#### [Your instructions]
Copy out word for word every line of the records from the one containing "How far is point" through the last line of the records, with both ends included.
━━━ Record set ━━━
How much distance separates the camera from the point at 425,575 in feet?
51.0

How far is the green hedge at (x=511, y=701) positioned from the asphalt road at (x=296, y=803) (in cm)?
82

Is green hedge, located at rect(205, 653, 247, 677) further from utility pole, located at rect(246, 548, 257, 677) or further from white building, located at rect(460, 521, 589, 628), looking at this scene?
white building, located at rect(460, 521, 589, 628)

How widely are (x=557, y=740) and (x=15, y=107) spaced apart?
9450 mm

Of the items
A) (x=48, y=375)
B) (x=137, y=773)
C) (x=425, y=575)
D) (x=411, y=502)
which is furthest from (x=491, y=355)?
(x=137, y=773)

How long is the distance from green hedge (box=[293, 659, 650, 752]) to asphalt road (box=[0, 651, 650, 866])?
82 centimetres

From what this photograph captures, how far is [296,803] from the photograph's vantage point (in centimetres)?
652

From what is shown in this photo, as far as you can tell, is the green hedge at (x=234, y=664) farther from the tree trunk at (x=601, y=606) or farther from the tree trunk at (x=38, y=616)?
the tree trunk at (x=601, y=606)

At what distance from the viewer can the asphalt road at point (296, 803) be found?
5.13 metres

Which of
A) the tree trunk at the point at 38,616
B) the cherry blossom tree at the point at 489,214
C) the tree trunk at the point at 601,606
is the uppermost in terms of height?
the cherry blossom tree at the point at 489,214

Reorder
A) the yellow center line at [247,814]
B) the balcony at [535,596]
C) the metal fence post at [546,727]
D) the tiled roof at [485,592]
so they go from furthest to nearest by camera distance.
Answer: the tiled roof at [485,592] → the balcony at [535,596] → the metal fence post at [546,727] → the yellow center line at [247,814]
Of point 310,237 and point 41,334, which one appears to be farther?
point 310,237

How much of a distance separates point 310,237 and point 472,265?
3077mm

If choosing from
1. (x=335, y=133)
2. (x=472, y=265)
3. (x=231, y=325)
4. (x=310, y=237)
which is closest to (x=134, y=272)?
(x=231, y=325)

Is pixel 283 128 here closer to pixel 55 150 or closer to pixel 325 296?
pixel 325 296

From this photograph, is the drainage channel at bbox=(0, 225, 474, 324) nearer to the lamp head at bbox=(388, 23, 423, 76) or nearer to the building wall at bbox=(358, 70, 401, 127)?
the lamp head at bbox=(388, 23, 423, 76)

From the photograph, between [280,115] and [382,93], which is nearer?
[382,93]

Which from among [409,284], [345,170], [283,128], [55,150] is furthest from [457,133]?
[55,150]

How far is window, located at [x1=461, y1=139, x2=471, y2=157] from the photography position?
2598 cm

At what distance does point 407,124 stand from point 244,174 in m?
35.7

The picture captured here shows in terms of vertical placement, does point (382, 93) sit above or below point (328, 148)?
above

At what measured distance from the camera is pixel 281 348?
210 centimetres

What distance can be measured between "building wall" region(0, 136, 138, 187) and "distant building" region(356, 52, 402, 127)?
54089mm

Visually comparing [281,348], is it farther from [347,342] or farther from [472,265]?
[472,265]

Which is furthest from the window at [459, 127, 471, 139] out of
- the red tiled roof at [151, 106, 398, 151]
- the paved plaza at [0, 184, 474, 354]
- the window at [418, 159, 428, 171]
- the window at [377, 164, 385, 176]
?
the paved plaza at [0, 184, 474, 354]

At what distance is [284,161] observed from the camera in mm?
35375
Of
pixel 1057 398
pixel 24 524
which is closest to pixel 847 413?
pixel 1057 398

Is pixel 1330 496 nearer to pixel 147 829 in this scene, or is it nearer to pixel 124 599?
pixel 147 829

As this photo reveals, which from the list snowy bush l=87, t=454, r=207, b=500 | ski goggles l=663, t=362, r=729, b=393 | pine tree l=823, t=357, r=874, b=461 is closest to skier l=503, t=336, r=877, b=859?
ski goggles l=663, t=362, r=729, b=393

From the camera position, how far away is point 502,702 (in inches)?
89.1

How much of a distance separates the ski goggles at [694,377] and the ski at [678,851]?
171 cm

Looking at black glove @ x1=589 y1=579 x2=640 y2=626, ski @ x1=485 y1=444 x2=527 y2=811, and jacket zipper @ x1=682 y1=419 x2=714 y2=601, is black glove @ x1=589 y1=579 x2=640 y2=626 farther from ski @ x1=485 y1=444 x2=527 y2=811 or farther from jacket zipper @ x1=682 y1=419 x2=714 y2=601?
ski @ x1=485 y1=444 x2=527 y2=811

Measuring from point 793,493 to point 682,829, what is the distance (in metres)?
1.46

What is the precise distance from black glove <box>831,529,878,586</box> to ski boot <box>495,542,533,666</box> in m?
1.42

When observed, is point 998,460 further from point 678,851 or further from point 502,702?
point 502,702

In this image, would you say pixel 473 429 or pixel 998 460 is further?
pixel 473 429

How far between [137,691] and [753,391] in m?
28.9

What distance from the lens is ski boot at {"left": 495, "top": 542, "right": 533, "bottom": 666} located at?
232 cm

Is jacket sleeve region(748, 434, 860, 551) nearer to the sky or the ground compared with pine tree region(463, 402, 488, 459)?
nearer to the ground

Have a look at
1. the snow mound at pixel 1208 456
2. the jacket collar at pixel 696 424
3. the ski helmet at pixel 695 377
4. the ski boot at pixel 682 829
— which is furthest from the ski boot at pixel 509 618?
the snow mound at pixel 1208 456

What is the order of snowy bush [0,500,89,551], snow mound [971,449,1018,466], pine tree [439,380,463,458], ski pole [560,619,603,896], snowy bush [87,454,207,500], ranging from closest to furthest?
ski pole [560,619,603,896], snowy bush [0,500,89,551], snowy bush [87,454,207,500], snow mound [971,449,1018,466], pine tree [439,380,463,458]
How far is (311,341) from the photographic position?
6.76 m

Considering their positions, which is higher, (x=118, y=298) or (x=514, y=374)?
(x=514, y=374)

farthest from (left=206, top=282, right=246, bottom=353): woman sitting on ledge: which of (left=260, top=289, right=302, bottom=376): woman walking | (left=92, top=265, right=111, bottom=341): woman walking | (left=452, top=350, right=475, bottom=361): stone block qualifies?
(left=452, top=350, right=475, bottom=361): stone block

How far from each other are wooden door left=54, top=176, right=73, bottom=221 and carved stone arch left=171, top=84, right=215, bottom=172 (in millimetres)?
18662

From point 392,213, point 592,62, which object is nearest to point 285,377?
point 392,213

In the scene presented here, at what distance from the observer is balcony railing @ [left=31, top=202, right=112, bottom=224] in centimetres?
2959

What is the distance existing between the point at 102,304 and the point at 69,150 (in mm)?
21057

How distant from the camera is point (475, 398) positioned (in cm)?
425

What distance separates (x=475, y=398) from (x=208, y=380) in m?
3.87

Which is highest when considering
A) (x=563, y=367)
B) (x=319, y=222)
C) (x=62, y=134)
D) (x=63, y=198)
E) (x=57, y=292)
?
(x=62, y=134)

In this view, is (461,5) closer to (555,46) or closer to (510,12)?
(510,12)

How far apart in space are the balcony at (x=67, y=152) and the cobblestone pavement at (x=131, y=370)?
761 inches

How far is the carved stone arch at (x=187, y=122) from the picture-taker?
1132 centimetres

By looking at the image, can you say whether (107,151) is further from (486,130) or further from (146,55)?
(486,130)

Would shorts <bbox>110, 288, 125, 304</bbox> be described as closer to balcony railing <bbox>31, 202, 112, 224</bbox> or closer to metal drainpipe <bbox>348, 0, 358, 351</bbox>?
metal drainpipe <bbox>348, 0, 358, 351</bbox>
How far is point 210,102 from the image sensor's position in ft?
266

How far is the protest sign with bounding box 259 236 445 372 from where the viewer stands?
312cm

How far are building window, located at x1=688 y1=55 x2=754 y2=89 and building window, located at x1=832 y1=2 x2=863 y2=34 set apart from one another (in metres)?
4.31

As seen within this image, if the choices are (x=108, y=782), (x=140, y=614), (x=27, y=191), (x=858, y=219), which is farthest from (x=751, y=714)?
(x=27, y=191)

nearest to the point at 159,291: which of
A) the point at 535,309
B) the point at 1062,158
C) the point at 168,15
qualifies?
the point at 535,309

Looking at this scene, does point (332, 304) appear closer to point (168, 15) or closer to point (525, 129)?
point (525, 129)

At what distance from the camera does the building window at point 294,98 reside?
━━━
#### [Answer to the exercise]
How far is point 210,102 from the image sensor's position in ft?
266

How far is the protest sign with bounding box 259 236 445 372 from where the viewer stands?
312cm

How far are building window, located at x1=688 y1=55 x2=754 y2=89 and building window, located at x1=832 y1=2 x2=863 y2=34 set apart from one another (in metres)?
4.31

As seen within this image, if the choices are (x=108, y=782), (x=140, y=614), (x=27, y=191), (x=858, y=219), which is farthest from (x=751, y=714)?
(x=27, y=191)

nearest to the point at 159,291: which of
A) the point at 535,309
B) the point at 1062,158
C) the point at 168,15
qualifies?
the point at 535,309

Looking at this scene, does point (332, 304) appear closer to point (168, 15) or closer to point (525, 129)?
point (525, 129)

At what distance from the camera does the building window at point 294,98 reside?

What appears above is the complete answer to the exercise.